(Source data)
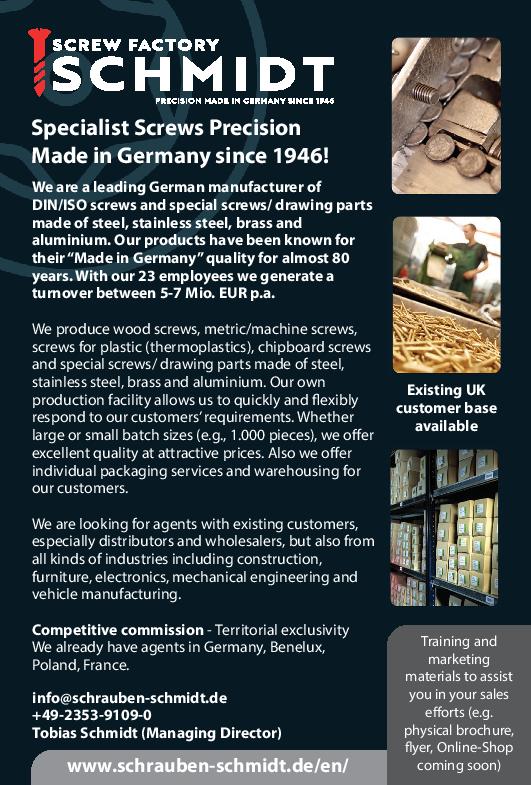 SCREW FACTORY
SCHMIDT
PRECISION MADE IN GERMANY SINCE 1946

Specialist Screws Precision Made in Germany since 1946!

We are a leading German manufacturer of DIN/ISO screws and special screws/ drawing parts made of steel, stainless steel, brass and aluminium. Our products have been known for their "Made in Germany" quality for almost 80 years. With our 23 employees we generate a turnover between 5-7 Mio. EUR p.a.

We produce wood screws, metric/machine screws, screws for plastic (thermoplastics), chipboard screws and special screws/ drawing parts made of steel, stainless steel, brass and aluminium. Our own production facility allows us to quickly and flexibly respond to our customers' requirements. Whether large or small batch sizes (e.g., 1.000 pieces), we offer excellent quality at attractive prices. Also we offer individual packaging services and warehousing for our customers.

We are looking for agents with existing customers, especially distributors and wholesalers, but also from all kinds of industries including construction, furniture, electronics, mechanical engineering and vehicle manufacturing.

Competitive commission - Territorial exclusivity
We already have agents in Germany, Benelux, Poland, France.

info@schrauben-schmidt.de
+49-2353-9109-0
Tobias Schmidt (Managing Director)

www.schrauben-schmidt.de/en/

Existing UK customer base available

Training and marketing materials to assist you in your sales efforts (e.g. physical brochure, flyer, Online-Shop coming soon)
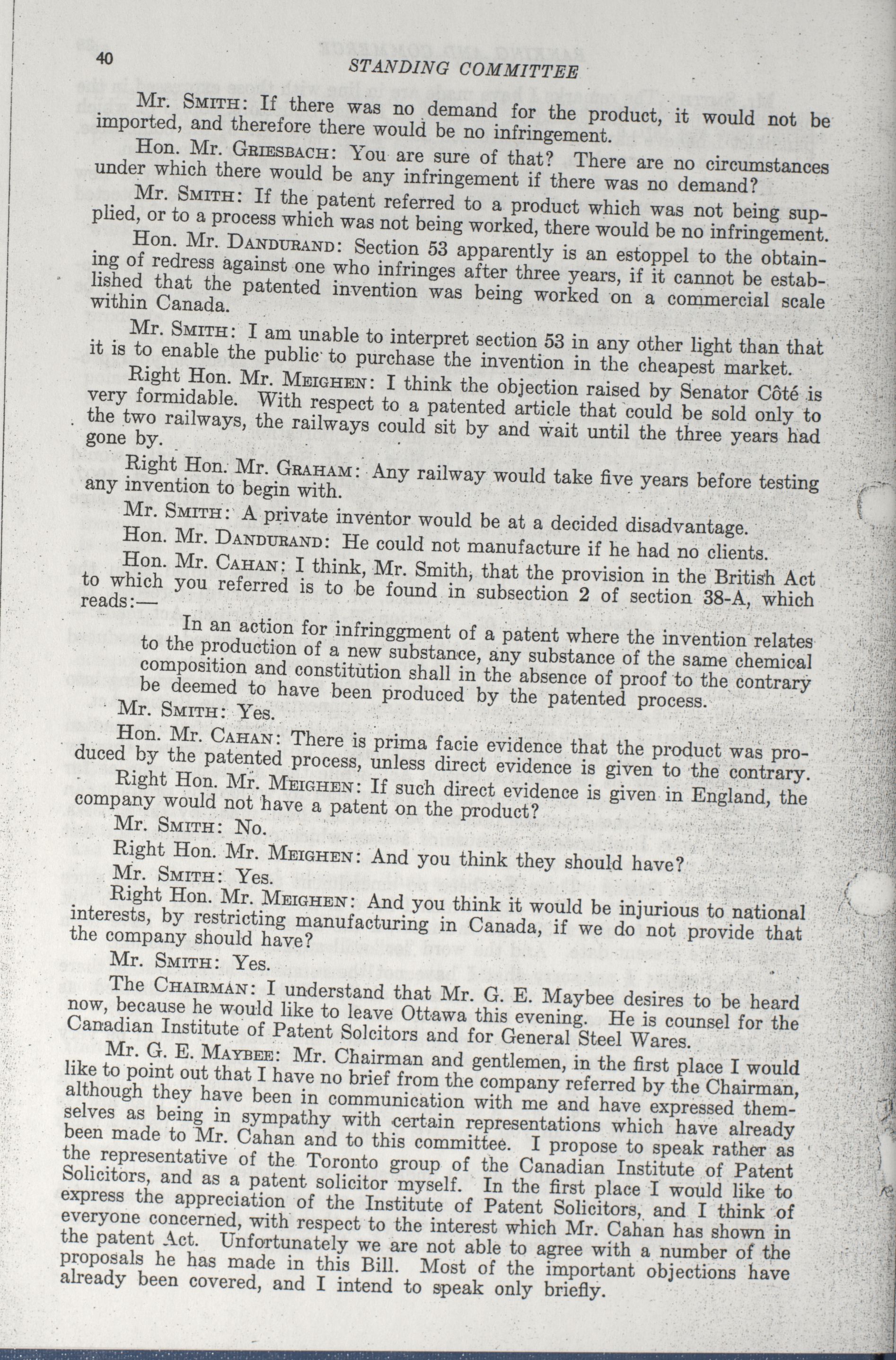 40 STANDING COMMITTEE

Mr. SMITH: If there was no demand for the product, it would not be imported, and therefore there would be no infringement.

Hon. Mr. GRIESBACH: You are sure of that? There are no circumstances under which there would be any infringement if there was no demand?

Mr. SMITH: If the patent referred to a product which was not being supplied, or to a process which was not being worked, there would be no infringement.

Hon. Mr. DANDURAND: Section 53 apparently is an estoppel to the obtaining of redress against one who infringes after three years, if it cannot be established that the patented invention was being worked on a commercial scale within Canada.

Mr. SMITH: I am unable to interpret section 53 in any other light than that it is to enable the public to purchase the invention in the cheapest market.

Right Hon. Mr. MEIGHEN: I think the objection raised by Senator Côté is very formidable. With respect to a patented article that could be sold only to the two railways, the railways could sit by and wait until the three years had gone by.

Right Hon. Mr. GRAHAM: Any railway would take five years before testing any invention to begin with.

Mr. SMITH: A private inventor would be at a decided disadvantage.

Hon. Mr. DANDURAND: He could not manufacture if he had no clients.

Hon. Mr. CAHAN: I think, Mr. Smith, that the provision in the British Act to which you referred is to be found in subsection 2 of section 38-A, which reads:—

In an action for infringgment of a patent where the invention relates to the production of a new substance, any substance of the same chemical composition and constitution shall in the absence of proof to the contrary be deemed to have been produced by the patented process.

Mr. SMITH: Yes.

Hon. Mr. CAHAN: There is prima facie evidence that the product was produced by the patented process, unless direct evidence is given to the contrary.

Right Hon. Mr. MEIGHEN: If such direct evidence is given in England, the company would not have a patent on the product?

Mr. SMITH: No.

Right Hon. Mr. MEIGHEN: And you think they should have?

Mr. SMITH: Yes.

Right Hon. Mr. MEIGHEN: And you think it would be injurious to national interests, by restricting manufacturing in Canada, if we do not provide that the company should have?

Mr. SMITH: Yes.

The CHAIRMAN: I understand that Mr. G. E. Maybee desires to be heard now, because he would like to leave Ottawa this evening. He is counsel for the Canadian Institute of Patent Solcitors and for General Steel Wares.

Mr. G. E. MAYBEE: Mr. Chairman and gentlemen, in the first place I would like to point out that I have no brief from the company referred by the Chairman, although they have been in communication with me and have expressed themselves as being in sympathy with certain representations which have already been made to Mr. Cahan and to this committee. I propose to speak rather as the representative of the Toronto group of the Canadian Institute of Patent Solicitors, and as a patent solicitor myself. In the first place I would like to express the appreciation of the Institute of Patent Solicitors, and I think of everyone concerned, with respect to the interest which Mr. Cahan has shown in the patent Act. Unfortunately we are not able to agree with a number of the proposals he has made in this Bill. Most of the important objections have already been covered, and I intend to speak only briefly.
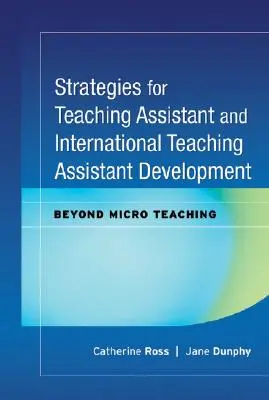 Strategies for Teaching Assistant and International Teaching Assistant Development

BEYOND MICRO TEACHING

Catherine Ross | Jane Dunphy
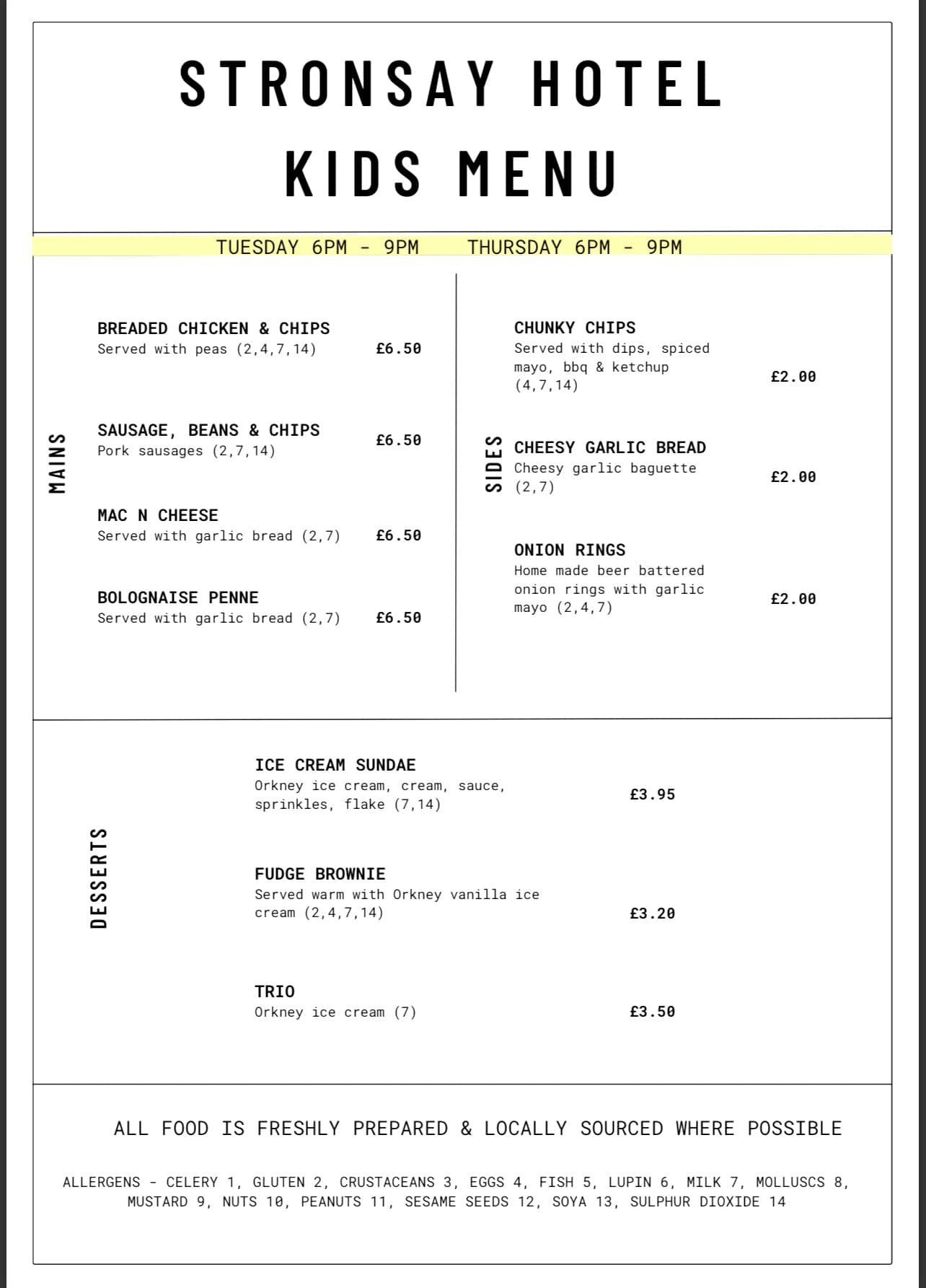 STRONSAY HOTEL
KIDS MENU

TUESDAY 6PM - 9PM THURSDAY 6PM - 9PM

MAINS

BREADED CHICKEN & CHIPS
Served with peas (2,4,7,14) £6.50

SAUSAGE, BEANS & CHIPS
Pork sausages (2,7,14) £6.50

MAC N CHEESE
Served with garlic bread (2,7) £6.50

BOLOGNAISE PENNE
Served with garlic bread (2,7) £6.50

SIDES

CHUNKY CHIPS
Served with dips, spiced mayo, bbq & ketchup (4,7,14) £2.00

CHEESY GARLIC BREAD
Cheesy garlic baguette (2,7) £2.00

ONION RINGS
Home made beer battered onion rings with garlic mayo (2,4,7) £2.00

DESSERTS

ICE CREAM SUNDAE
Orkney ice cream, cream, sauce, sprinkles, flake (7,14) £3.95

FUDGE BROWNIE
Served warm with Orkney vanilla ice cream (2,4,7,14) £3.20

TRIO
Orkney ice cream (7) £3.50

ALL FOOD IS FRESHLY PREPARED & LOCALLY SOURCED WHERE POSSIBLE

ALLERGENS - CELERY 1, GLUTEN 2, CRUSTACEANS 3, EGGS 4, FISH 5, LUPIN 6, MILK 7, MOLLUSCS 8, MUSTARD 9, NUTS 10, PEANUTS 11, SESAME SEEDS 12, SOYA 13, SULPHUR DIOXIDE 14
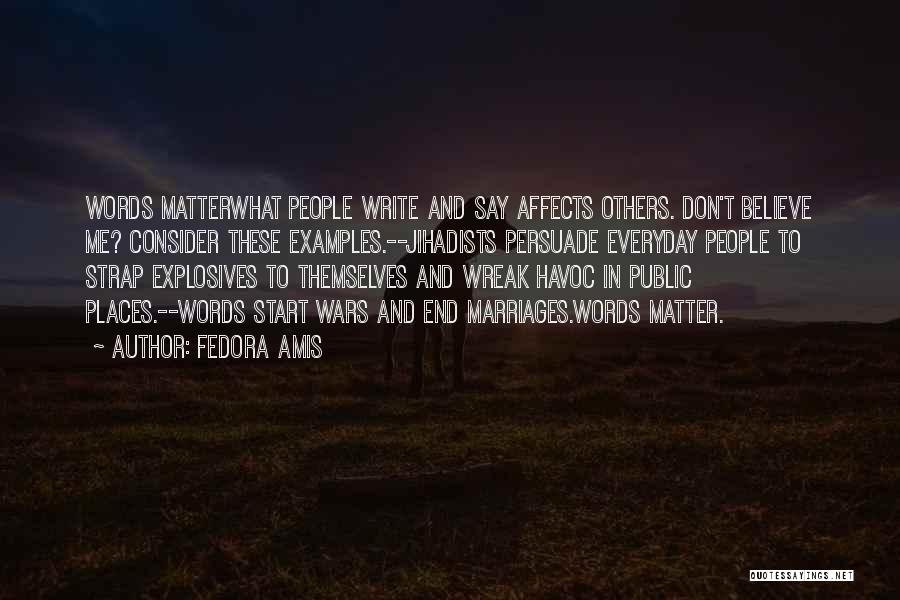 WORDS MATTERWHAT PEOPLE WRITE AND SAY AFFECTS OTHERS. DON'T BELIEVE ME? CONSIDER THESE EXAMPLES.--JIHADISTS PERSUADE EVERYDAY PEOPLE TO STRAP EXPLOSIVES TO THEMSELVES AND WREAK HAVOC IN PUBLIC PLACES.--WORDS START WARS AND END MARRIAGES.WORDS MATTER.

~ AUTHOR: FEDORA AMIS

QUOTESSAYINGS.NET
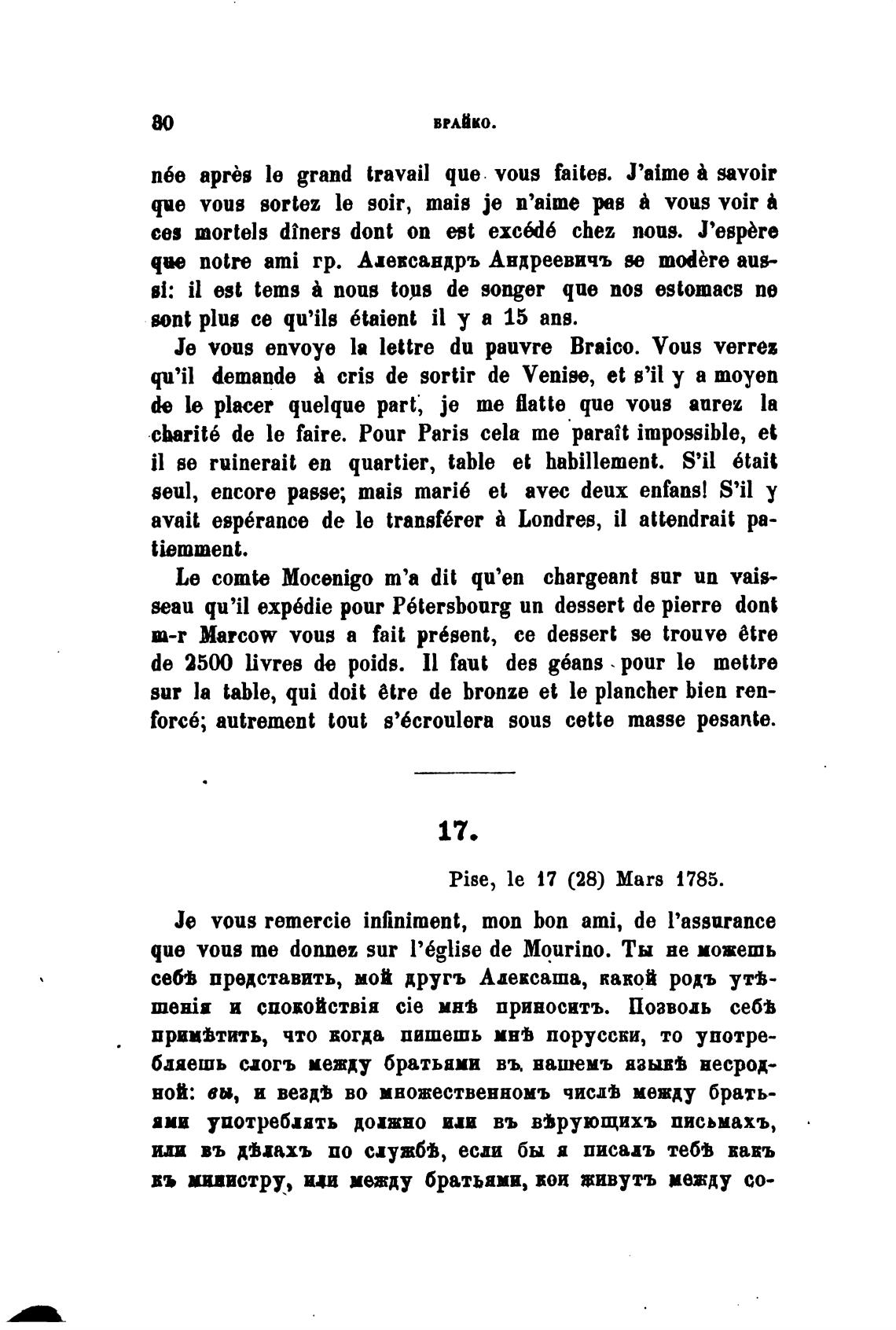 80 БРАЙКО.

née après le grand travail que vous faites. J'aime à savoir que vous sortez le soir, mais je n'aime pas à vous voir à ces mortels dîners dont on est excédé chez nous. J'espère que notre ami гр. Александръ Андреевичъ se modère aussi: il est tems à nous tous de songer que nos estomacs ne sont plus ce qu'ils étaient il y a 15 ans.

Je vous envoye la lettre du pauvre Braico. Vous verrez qu'il demande à cris de sortir de Venise, et s'il y a moyen de le placer quelque part, je me flatte que vous aurez la charité de le faire. Pour Paris cela me paraît impossible, et il se ruinerait en quartier, table et habillement. S'il était seul, encore passe; mais marié et avec deux enfans! S'il y avait espérance de le transférer à Londres, il attendrait patiemment.

Le comte Mocenigo m'a dit qu'en chargeant sur un vaisseau qu'il expédie pour Pétersbourg un dessert de pierre dont m-r Marcow vous a fait présent, ce dessert se trouve être de 2500 livres de poids. Il faut des géans pour le mettre sur la table, qui doit être de bronze et le plancher bien renforcé; autrement tout s'écroulera sous cette masse pesante.

17.

Pise, le 17 (28) Mars 1785.

Je vous remercie infiniment, mon bon ami, de l'assurance que vous me donnez sur l'église de Mourino. Ты не можешь себѣ представить, мой другъ Алексаша, какой родъ утѣшенія и спокойствія сіе мнѣ приноситъ. Позволь себѣ примѣтить, что когда пишешь мнѣ порусски, то употребляешь слогъ между братьями въ нашемъ языкѣ несродной: вы, и вездѣ во множественномъ числѣ между братьями употреблять должно или въ вѣрующихъ письмахъ, или въ дѣлахъ по службѣ, если бы я писалъ тебѣ какъ къ министру, или между братьями, кои живутъ между со-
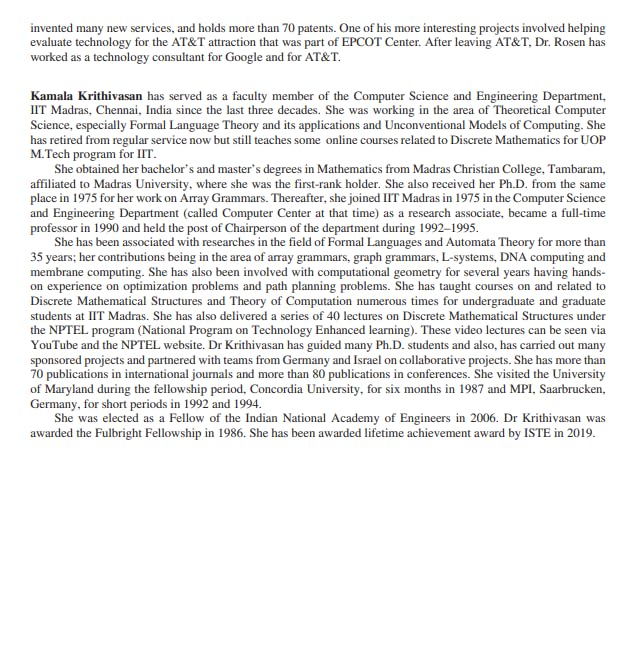 invented many new services, and holds more than 70 patents. One of his more interesting projects involved helping evaluate technology for the AT&T attraction that was part of EPCOT Center. After leaving AT&T, Dr. Rosen has worked as a technology consultant for Google and for AT&T.

Kamala Krithivasan has served as a faculty member of the Computer Science and Engineering Department, IIT Madras, Chennai, India since the last three decades. She was working in the area of Theoretical Computer Science, especially Formal Language Theory and its applications and Unconventional Models of Computing. She has retired from regular service now but still teaches some online courses related to Discrete Mathematics for UOP M.Tech program for IIT.

She obtained her bachelor's and master's degrees in Mathematics from Madras Christian College, Tambaram, affiliated to Madras University, where she was the first-rank holder. She also received her Ph.D. from the same place in 1975 for her work on Array Grammars. Thereafter, she joined IIT Madras in 1975 in the Computer Science and Engineering Department (called Computer Center at that time) as a research associate, became a full-time professor in 1990 and held the post of Chairperson of the department during 1992–1995.

She has been associated with researches in the field of Formal Languages and Automata Theory for more than 35 years; her contributions being in the area of array grammars, graph grammars, L-systems, DNA computing and membrane computing. She has also been involved with computational geometry for several years having hands-on experience on optimization problems and path planning problems. She has taught courses on and related to Discrete Mathematical Structures and Theory of Computation numerous times for undergraduate and graduate students at IIT Madras. She has also delivered a series of 40 lectures on Discrete Mathematical Structures under the NPTEL program (National Program on Technology Enhanced learning). These video lectures can be seen via YouTube and the NPTEL website. Dr Krithivasan has guided many Ph.D. students and also, has carried out many sponsored projects and partnered with teams from Germany and Israel on collaborative projects. She has more than 70 publications in international journals and more than 80 publications in conferences. She visited the University of Maryland during the fellowship period, Concordia University, for six months in 1987 and MPI, Saarbrucken, Germany, for short periods in 1992 and 1994.

She was elected as a Fellow of the Indian National Academy of Engineers in 2006. Dr Krithivasan was awarded the Fulbright Fellowship in 1986. She has been awarded lifetime achievement award by ISTE in 2019.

* **What to work on**:
Copy out, exactly and alone, the lines of the entries above between the ones holding "Mr. SMITH: If there" and "Hon. Mr. CAHAN: There", inclusive.

* **Exercise result**:
Mr. SMITH: If there was no demand for the product, it would not be imported, and therefore there would be no infringement.

Hon. Mr. GRIESBACH: You are sure of that? There are no circumstances under which there would be any infringement if there was no demand?

Mr. SMITH: If the patent referred to a product which was not being supplied, or to a process which was not being worked, there would be no infringement.

Hon. Mr. DANDURAND: Section 53 apparently is an estoppel to the obtaining of redress against one who infringes after three years, if it cannot be established that the patented invention was being worked on a commercial scale within Canada.

Mr. SMITH: I am unable to interpret section 53 in any other light than that it is to enable the public to purchase the invention in the cheapest market.

Right Hon. Mr. MEIGHEN: I think the objection raised by Senator Côté is very formidable. With respect to a patented article that could be sold only to the two railways, the railways could sit by and wait until the three years had gone by.

Right Hon. Mr. GRAHAM: Any railway would take five years before testing any invention to begin with.

Mr. SMITH: A private inventor would be at a decided disadvantage.

Hon. Mr. DANDURAND: He could not manufacture if he had no clients.

Hon. Mr. CAHAN: I think, Mr. Smith, that the provision in the British Act to which you referred is to be found in subsection 2 of section 38-A, which reads:—

In an action for infringgment of a patent where the invention relates to the production of a new substance, any substance of the same chemical composition and constitution shall in the absence of proof to the contrary be deemed to have been produced by the patented process.

Mr. SMITH: Yes.

Hon. Mr. CAHAN: There is prima facie evidence that the product was produced by the patented process, unless direct evidence is given to the contrary.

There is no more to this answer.